======== Provided data

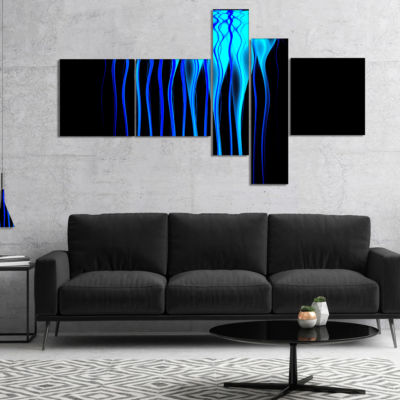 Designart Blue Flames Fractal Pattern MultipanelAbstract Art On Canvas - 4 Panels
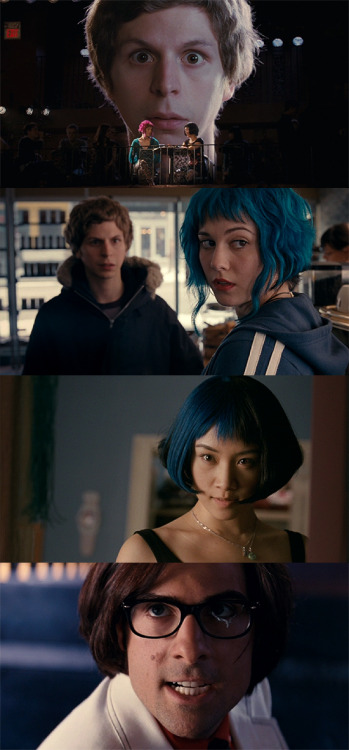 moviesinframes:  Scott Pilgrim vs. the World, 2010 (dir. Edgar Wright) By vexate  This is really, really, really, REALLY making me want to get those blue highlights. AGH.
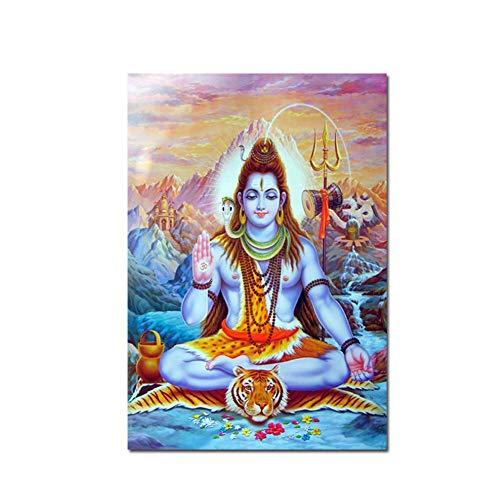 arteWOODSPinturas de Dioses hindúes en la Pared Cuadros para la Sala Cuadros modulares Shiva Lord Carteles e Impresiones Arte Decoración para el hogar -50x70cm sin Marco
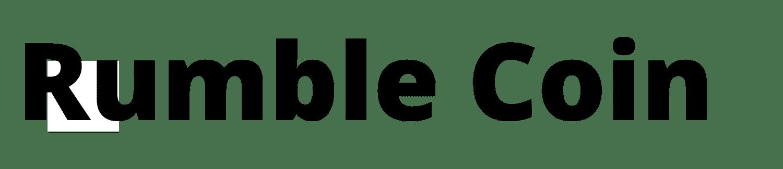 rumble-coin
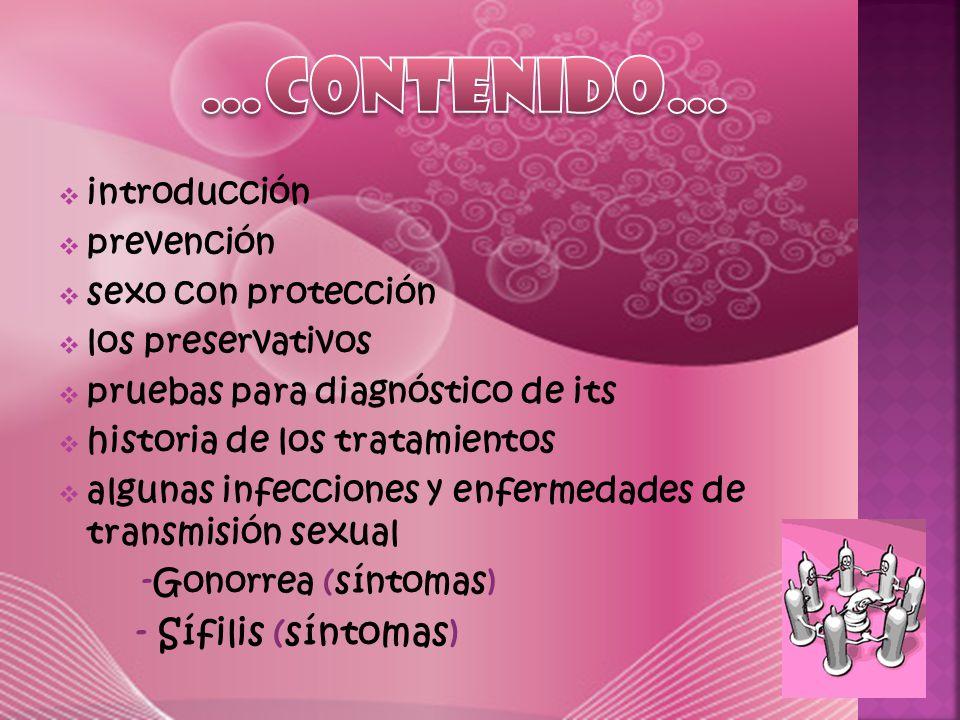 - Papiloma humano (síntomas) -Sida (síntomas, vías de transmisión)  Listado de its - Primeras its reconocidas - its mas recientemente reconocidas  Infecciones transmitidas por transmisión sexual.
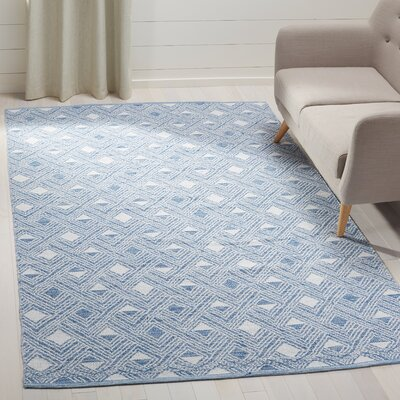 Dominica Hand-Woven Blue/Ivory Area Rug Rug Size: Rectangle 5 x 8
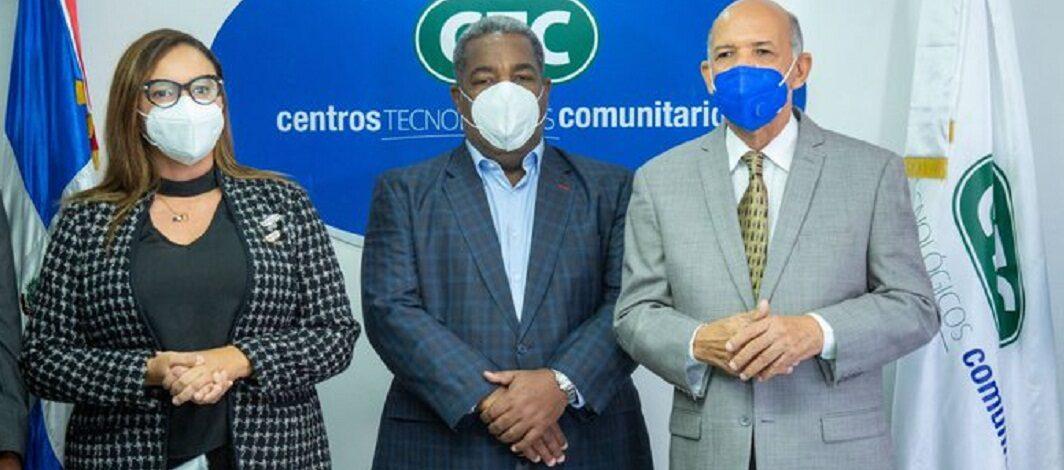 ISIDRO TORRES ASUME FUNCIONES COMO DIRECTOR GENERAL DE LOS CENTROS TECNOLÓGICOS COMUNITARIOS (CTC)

================

Would you reproduce the records exactly as they stand, but without the pictures?

The completed task —
 Designart Blue Flames Fractal Pattern MultipanelAbstract Art On Canvas - 4 Panels
 moviesinframes:  Scott Pilgrim vs. the World, 2010 (dir. Edgar Wright) By vexate  This is really, really, really, REALLY making me want to get those blue highlights. AGH.
 arteWOODSPinturas de Dioses hindúes en la Pared Cuadros para la Sala Cuadros modulares Shiva Lord Carteles e Impresiones Arte Decoración para el hogar -50x70cm sin Marco
 rumble-coin
 - Papiloma humano (síntomas) -Sida (síntomas, vías de transmisión)  Listado de its - Primeras its reconocidas - its mas recientemente reconocidas  Infecciones transmitidas por transmisión sexual.
 Dominica Hand-Woven Blue/Ivory Area Rug Rug Size: Rectangle 5 x 8
 ISIDRO TORRES ASUME FUNCIONES COMO DIRECTOR GENERAL DE LOS CENTROS TECNOLÓGICOS COMUNITARIOS (CTC)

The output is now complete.